▶ _Explore the material_:
**A.** From the passage on compelled data disclosure, extract the part that begins with the words containing "What data about" and ends with "could be accessed?", copying it word for word.
**B.** In the passage on compelled data disclosure, list every group that authoritarian governments are said to compel platforms to hand over data on.

▶ _Passage_:
━━━━━━━━━━━━━━━━
This is the framing that most people in traditional security don’t think about, and it’s the one that probably matters the most.

What data about a user would you not want to be able to reveal if compelled to by a legal order? What information, if subpoenaed in a civil dispute, a divorce proceeding, or a government investigation, would make users less likely to use the product if they knew it could be accessed?

That’s not a hypothetical. There are real cases of user data being subpoenaed in custody disputes, domestic violence situations, and civil litigation. In the US, the legal protections around this are thinner than most people assume. Internationally, the calculus gets even darker, authoritarian governments compelling platforms to hand over data on political opposition, activists, journalists, and civil society actors.

Products like WhatsApp and Messenger went end-to-end encrypted in part because of this. The best protection for user data in a compelled disclosure scenario is not having it in the first place, or not having it tied to an identifiable user. The balance is between collecting data that’s useful for the product (showing relevant content, targeting ads effectively) and not retaining it in a form that’s useful to someone with a subpoena or a court order. This is where the business model and user privacy are in genuine tension, and where the decisions that get made have consequences that go beyond compliance checkboxes.
━━━━━━━━━━━━━━━━
▶ _Dataset records_:
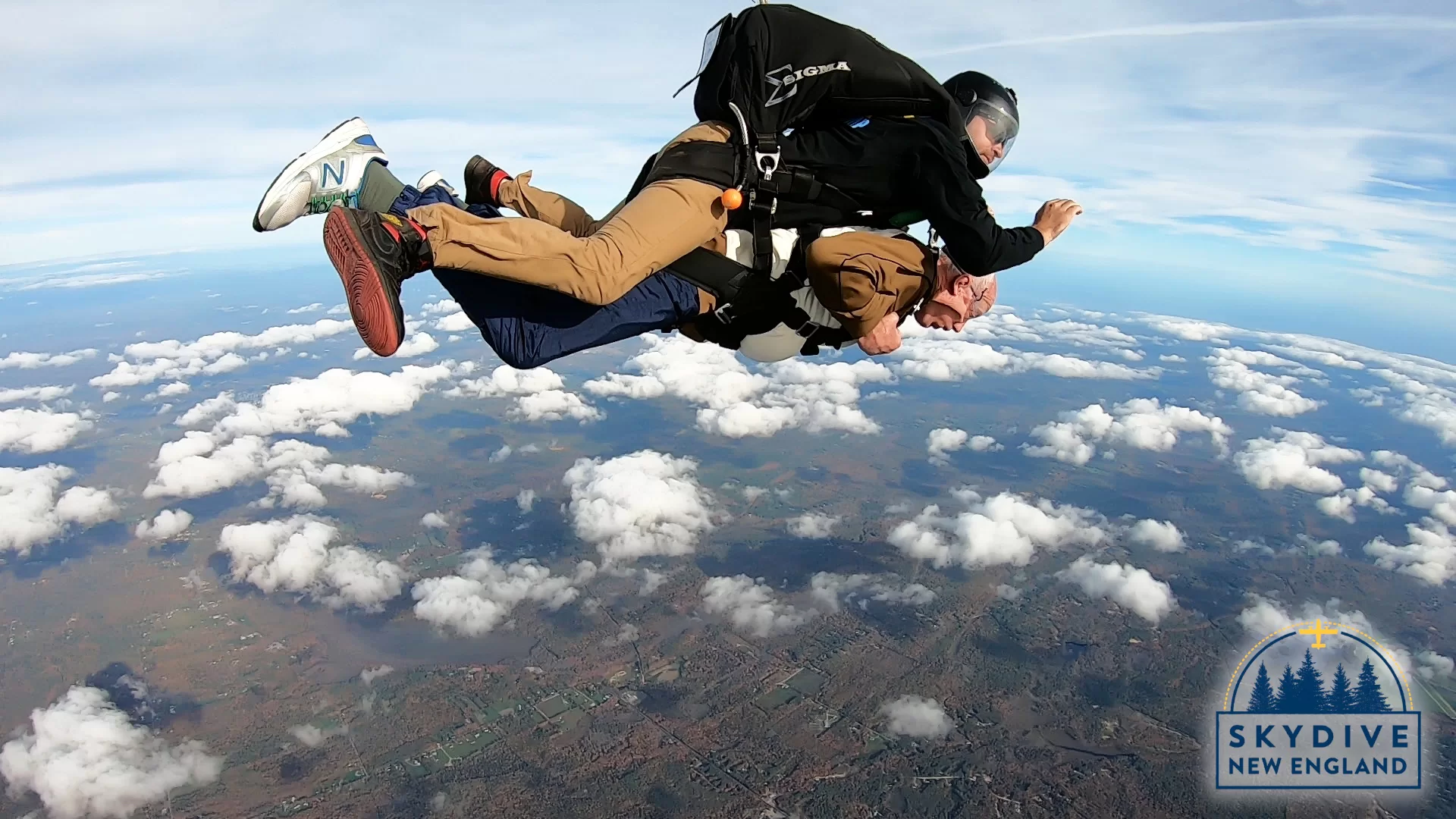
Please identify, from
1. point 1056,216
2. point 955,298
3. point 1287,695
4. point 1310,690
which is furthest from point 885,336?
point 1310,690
━━━━━━━━━━━━━━━━
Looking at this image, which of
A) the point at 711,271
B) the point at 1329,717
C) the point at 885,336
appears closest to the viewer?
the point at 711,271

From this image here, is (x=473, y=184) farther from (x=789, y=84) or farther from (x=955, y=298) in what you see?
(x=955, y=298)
━━━━━━━━━━━━━━━━
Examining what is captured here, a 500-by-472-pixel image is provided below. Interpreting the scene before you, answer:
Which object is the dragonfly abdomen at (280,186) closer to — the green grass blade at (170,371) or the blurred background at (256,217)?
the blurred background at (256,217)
━━━━━━━━━━━━━━━━
▶ _Solutions below_:
**A.**
What data about a user would you not want to be able to reveal if compelled to by a legal order? What information, if subpoenaed in a civil dispute, a divorce proceeding, or a government investigation, would make users less likely to use the product if they knew it could be accessed?

**B.**
- political opposition
- activists
- journalists
- civil society actors